Democratic Unionist Party (DUP) leader Ian Paisley saying on arrival his party had "nothing to give".
The talks continued late into Wednesday night and were set to resume on Thursday. Negotiators said no formal announcement of any agreement was expected until Friday.
The governments are optimistic a deal is possible, but stress they will close the Stormont assembly, established to run the province's affairs but mothballed since 2002, if lawmakers do not reach a deal by November 24.
"Now is the time to get the business done and get it completed," Blair said as he arrived for the talks in St. Andrews, Scotland. "I believe the political will is there ... but the discussions over the coming hours will decide that."
Paisley said he was "not interested in deadlines" and that the onus was on his Irish nationalist opponents, Sinn Fein, to back the province's police.
"My message to Sinn Fein is simply you have to deliver. We have nothing to give," Paisley told reporters.
His tone contrasted starkly with that of Sinn Fein.

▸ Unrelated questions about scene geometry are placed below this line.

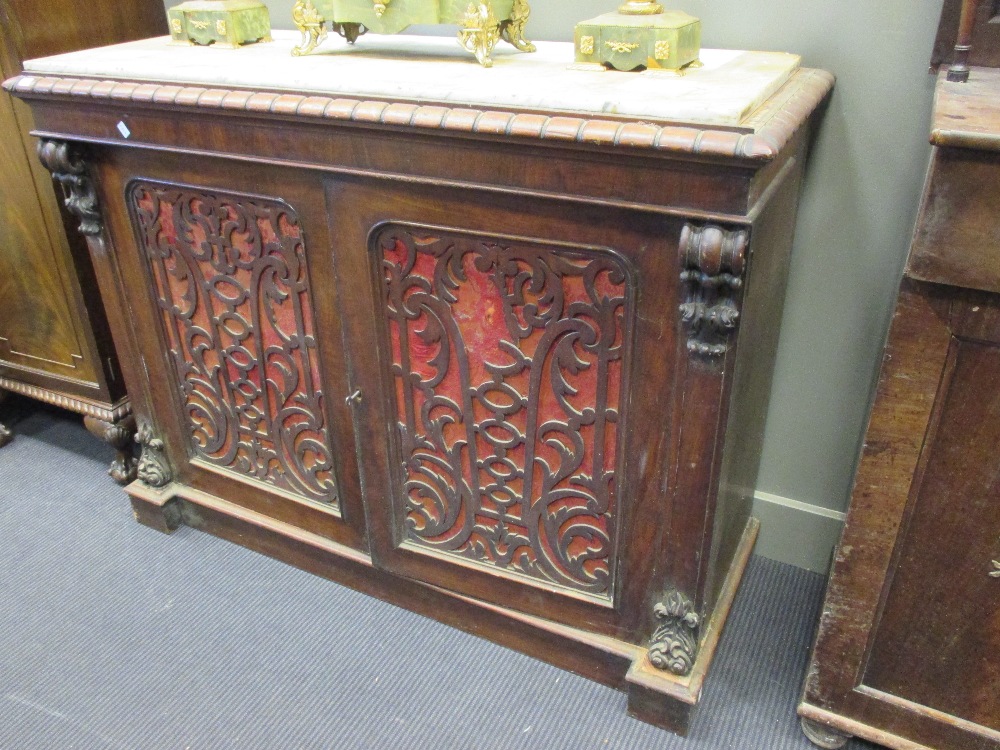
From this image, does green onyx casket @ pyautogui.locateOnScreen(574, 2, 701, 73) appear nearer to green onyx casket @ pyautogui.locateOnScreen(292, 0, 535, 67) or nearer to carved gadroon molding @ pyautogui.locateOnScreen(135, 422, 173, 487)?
green onyx casket @ pyautogui.locateOnScreen(292, 0, 535, 67)

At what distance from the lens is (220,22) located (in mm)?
1456

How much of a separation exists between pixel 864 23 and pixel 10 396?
2283 millimetres

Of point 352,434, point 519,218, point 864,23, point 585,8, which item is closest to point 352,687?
point 352,434

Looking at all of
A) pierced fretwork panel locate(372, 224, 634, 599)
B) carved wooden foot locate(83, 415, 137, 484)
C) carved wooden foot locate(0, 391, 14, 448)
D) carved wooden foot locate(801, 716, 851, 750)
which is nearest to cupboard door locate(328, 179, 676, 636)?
pierced fretwork panel locate(372, 224, 634, 599)

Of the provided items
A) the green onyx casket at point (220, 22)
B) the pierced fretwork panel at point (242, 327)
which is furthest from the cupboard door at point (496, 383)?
the green onyx casket at point (220, 22)

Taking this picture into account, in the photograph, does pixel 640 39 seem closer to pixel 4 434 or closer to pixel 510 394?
pixel 510 394

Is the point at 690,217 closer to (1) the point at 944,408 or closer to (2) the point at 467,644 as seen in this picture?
(1) the point at 944,408

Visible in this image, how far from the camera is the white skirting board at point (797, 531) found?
1659 mm

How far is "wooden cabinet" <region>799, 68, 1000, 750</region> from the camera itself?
875 mm

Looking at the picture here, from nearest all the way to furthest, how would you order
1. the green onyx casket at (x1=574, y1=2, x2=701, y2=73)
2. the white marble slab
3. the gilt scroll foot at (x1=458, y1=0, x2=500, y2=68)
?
the white marble slab < the green onyx casket at (x1=574, y1=2, x2=701, y2=73) < the gilt scroll foot at (x1=458, y1=0, x2=500, y2=68)

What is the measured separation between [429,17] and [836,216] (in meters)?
0.77

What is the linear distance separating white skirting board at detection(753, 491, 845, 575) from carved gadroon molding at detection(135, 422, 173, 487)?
129 cm

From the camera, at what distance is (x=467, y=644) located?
154 cm

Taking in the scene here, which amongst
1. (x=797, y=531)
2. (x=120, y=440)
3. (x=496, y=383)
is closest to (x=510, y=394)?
(x=496, y=383)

"The government's position ... is very clear, that the working institutions should be in place by November 24. That's Sinn Fein's position too," leader Gerry Adams said. "I hope that he (Paisley) is prepared, as we are, to sort the issues out."
Sinn Fein has long been sceptical of the province's Protestant-dominated police force.
London and Dublin are billing the talks as a last chance to make progress before the November deadline, and the last time in what could be years for such high-level discussions.
Blair, who has made political settlement in Northern Ireland one of the cornerstones of his time in office, is due to step down next year, while Ahern will be campaigning for a third term in an election due by the middle of next year.
"These circumstances, which we've carefully choreographed for a long period of time, just won't come around again," Ahern told Irish broadcaster RTE.
"This will transform Northern Ireland, that's the prize ... This is a big chance and I just hope we can finish it."
If no deal is reached by November 24, London will shut the assembly and continue running the province from Westminster but with input from Dublin. Assembly members' salaries will stop.
For all the talk of St. Andrews being "make-or-break", participants know many "final" deadlines have passed before. A major push to seal a deal in 2004 stalled at the last moment over demands for photos of IRA guerrillas scrapping arms.
This time around the DUP, which did not sign the 1998 peace deal that helped to end Northern Ireland's 30-year sectarian conflict and which set up the short-lived assembly, wants the commitment from Sinn Fein on the police and changes to the structures of regional government.